Abstract P099: A Methylome- and Transcriptome-Wide Study of Dietary Fructose Intake in Humans
Background: Animal model studies reported robust associations between fructose intake, a known determinant of metabolic health across species, and DNA methylation/ gene expression patterns. To date, these associations have not been comprehensively investigated in humans.
Methods: Using DNA methylation data on ~470,000 cytosine-phosphate-guanine (CpG) sites in the Genetics of Lipid Lowering Drugs and Diet Network (GOLDN, n=991) quantified in CD4+ T-cells, we have interrogated the cross-sectional relationships between fructose intake (ascertained using a validated food frequency questionnaire) and epigenome-wide methylation. We fit linear mixed models adjusted for age, sex, study site, technical covariates (fixed effects) and family relatedness (random effect). We have supplemented the methylation analyses with a transcriptome-wide scan on 98 unrelated GOLDN participants with available RNASeq data in whole blood. For the RNASeq data analysis, we used negative binomial models of read counts as a function of fructose intake, adjusted for age, sex, study site, technical covariates (including differential white blood cell counts).

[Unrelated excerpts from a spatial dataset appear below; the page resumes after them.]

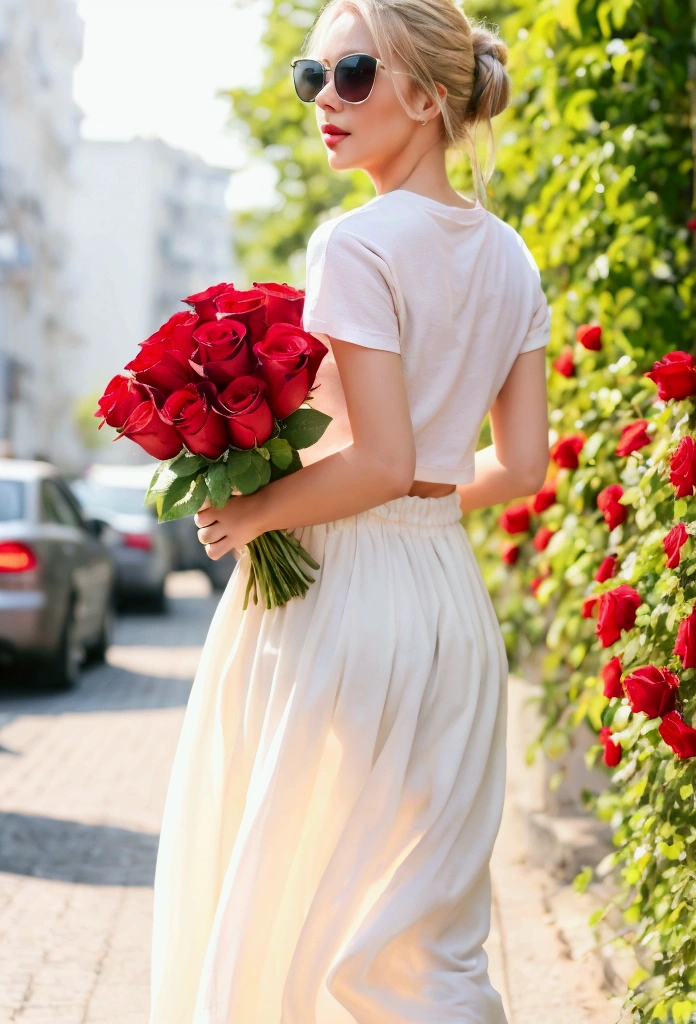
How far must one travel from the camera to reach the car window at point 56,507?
32.8 ft

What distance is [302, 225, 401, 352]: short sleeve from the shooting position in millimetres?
2191

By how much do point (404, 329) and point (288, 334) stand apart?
20 centimetres

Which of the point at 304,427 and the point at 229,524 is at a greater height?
the point at 304,427

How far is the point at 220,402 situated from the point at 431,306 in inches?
15.6

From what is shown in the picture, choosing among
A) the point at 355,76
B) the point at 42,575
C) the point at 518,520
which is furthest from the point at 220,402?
the point at 42,575

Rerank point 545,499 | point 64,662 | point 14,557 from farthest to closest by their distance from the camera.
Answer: point 64,662, point 14,557, point 545,499

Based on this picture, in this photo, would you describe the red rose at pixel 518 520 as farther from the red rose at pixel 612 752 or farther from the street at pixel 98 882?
the red rose at pixel 612 752

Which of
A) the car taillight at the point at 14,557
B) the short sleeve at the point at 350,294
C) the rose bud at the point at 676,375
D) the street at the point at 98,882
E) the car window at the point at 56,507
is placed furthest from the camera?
the car window at the point at 56,507

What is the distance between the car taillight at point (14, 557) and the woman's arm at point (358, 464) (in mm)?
7361

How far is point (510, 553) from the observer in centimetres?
496

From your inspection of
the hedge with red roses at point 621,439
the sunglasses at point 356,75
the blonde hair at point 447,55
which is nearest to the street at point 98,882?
the hedge with red roses at point 621,439

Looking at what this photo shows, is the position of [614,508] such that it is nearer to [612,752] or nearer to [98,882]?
[612,752]

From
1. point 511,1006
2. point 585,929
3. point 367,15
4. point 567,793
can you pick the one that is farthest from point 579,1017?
point 367,15

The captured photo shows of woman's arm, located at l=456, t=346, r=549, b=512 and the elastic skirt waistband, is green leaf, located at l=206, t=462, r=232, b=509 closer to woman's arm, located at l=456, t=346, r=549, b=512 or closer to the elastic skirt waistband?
the elastic skirt waistband
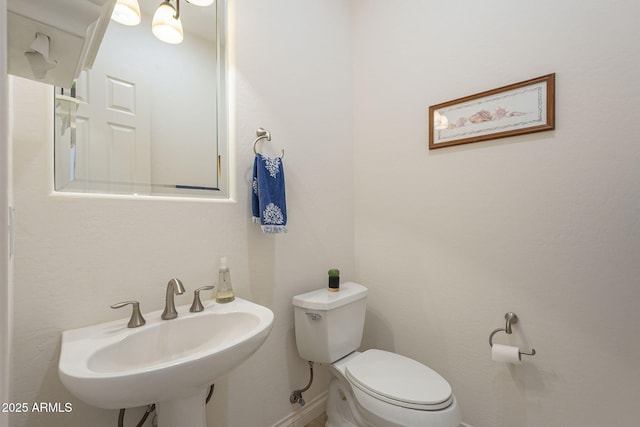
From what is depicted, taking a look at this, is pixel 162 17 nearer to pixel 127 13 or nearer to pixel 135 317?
pixel 127 13

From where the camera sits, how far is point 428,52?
146 cm

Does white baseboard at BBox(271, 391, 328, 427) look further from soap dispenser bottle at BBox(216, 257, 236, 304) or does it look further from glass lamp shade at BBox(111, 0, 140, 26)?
glass lamp shade at BBox(111, 0, 140, 26)

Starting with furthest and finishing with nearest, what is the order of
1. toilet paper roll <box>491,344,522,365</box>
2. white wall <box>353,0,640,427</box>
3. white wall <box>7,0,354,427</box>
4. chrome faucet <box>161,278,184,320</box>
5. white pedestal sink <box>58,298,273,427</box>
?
toilet paper roll <box>491,344,522,365</box> < white wall <box>353,0,640,427</box> < chrome faucet <box>161,278,184,320</box> < white wall <box>7,0,354,427</box> < white pedestal sink <box>58,298,273,427</box>

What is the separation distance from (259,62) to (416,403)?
1554 mm

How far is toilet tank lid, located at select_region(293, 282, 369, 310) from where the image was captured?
4.13 ft

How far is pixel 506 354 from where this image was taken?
3.68ft

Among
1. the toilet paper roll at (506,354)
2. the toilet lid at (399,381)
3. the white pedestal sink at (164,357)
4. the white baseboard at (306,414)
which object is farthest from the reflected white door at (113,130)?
the toilet paper roll at (506,354)

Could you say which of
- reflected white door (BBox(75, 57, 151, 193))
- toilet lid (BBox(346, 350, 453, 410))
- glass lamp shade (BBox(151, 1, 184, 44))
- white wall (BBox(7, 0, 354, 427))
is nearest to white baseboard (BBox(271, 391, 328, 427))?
white wall (BBox(7, 0, 354, 427))

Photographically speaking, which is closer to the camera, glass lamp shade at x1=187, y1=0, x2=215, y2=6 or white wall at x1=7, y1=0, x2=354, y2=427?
white wall at x1=7, y1=0, x2=354, y2=427

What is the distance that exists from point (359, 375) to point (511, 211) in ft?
3.18

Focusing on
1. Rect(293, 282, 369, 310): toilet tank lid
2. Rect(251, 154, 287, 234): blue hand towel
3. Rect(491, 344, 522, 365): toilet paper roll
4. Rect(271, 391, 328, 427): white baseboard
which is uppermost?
Rect(251, 154, 287, 234): blue hand towel

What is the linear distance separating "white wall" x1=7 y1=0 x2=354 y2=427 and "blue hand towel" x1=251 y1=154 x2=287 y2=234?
0.06 metres

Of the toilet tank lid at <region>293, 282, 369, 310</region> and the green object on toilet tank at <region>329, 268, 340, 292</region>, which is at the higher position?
the green object on toilet tank at <region>329, 268, 340, 292</region>

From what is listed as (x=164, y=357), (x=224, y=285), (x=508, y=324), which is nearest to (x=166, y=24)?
(x=224, y=285)
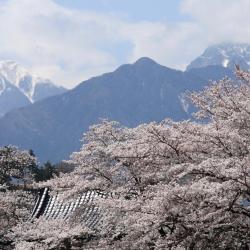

Results and Conclusions: The top loci differentially methylated with respect to fructose intake mapped to SNED1 (regression coefficient +/- SE= 0.002 +/- 0.0005, P=5x10-6) and FARSB (regression coefficient +/- SE= 0.002 +/- 0.0004, P=5x10-6) on chromosome 2. SNED1 is an insulin responsive transcription factor that has previously been shown to be downregulated in the setting of metabolic syndrome. FARSB encodes an aminoacyl-tRNA synethetase implicated in cell growth. Additionally, two genes reached transcriptome-wide significance in the RNASeq analysis: MTATP8P1 (P=1x10-7) and PDXDC1 (P=6x10-7). Sequence variation in PDXDC1 (pyridoxal-dependent decarboxylase isoform) has previously been linked to lipid metabolism, while MTATP8P1 is a pseudogene for a mitochondrially encoded ATP synthase. Upon future replication and functional validation, our preliminary findings offer promising insights into the link between fructose intake and metabolic health.
Author Disclosures: S. Aslibekyan: None. A.N. Do: None. M.R. Irvin: None. B.A. Hidalgo: None. D. Zhi: None. H.K. Tiwari: None. D.M. Absher: None. J.M. Ordovas: None. D.K. Arnett: None.
- © 2017 by American Heart Association, Inc.